* [Action item]:
Print every one of the records below verbatim, keeping each line intact and in its original order.

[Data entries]
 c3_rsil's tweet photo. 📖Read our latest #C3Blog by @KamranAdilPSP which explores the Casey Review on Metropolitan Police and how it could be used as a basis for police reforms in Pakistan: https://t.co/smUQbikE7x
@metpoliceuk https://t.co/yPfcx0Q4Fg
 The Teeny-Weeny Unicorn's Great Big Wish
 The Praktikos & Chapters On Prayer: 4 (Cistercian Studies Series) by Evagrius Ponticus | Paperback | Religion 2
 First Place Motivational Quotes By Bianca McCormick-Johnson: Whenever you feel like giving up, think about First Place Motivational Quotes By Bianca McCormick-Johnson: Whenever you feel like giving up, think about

* [Answer section]:
 c3_rsil's tweet photo. 📖Read our latest #C3Blog by @KamranAdilPSP which explores the Casey Review on Metropolitan Police and how it could be used as a basis for police reforms in Pakistan: https://t.co/smUQbikE7x
@metpoliceuk https://t.co/yPfcx0Q4Fg
 The Teeny-Weeny Unicorn's Great Big Wish
 The Praktikos & Chapters On Prayer: 4 (Cistercian Studies Series) by Evagrius Ponticus | Paperback | Religion 2
 First Place Motivational Quotes By Bianca McCormick-Johnson: Whenever you feel like giving up, think about First Place Motivational Quotes By Bianca McCormick-Johnson: Whenever you feel like giving up, think about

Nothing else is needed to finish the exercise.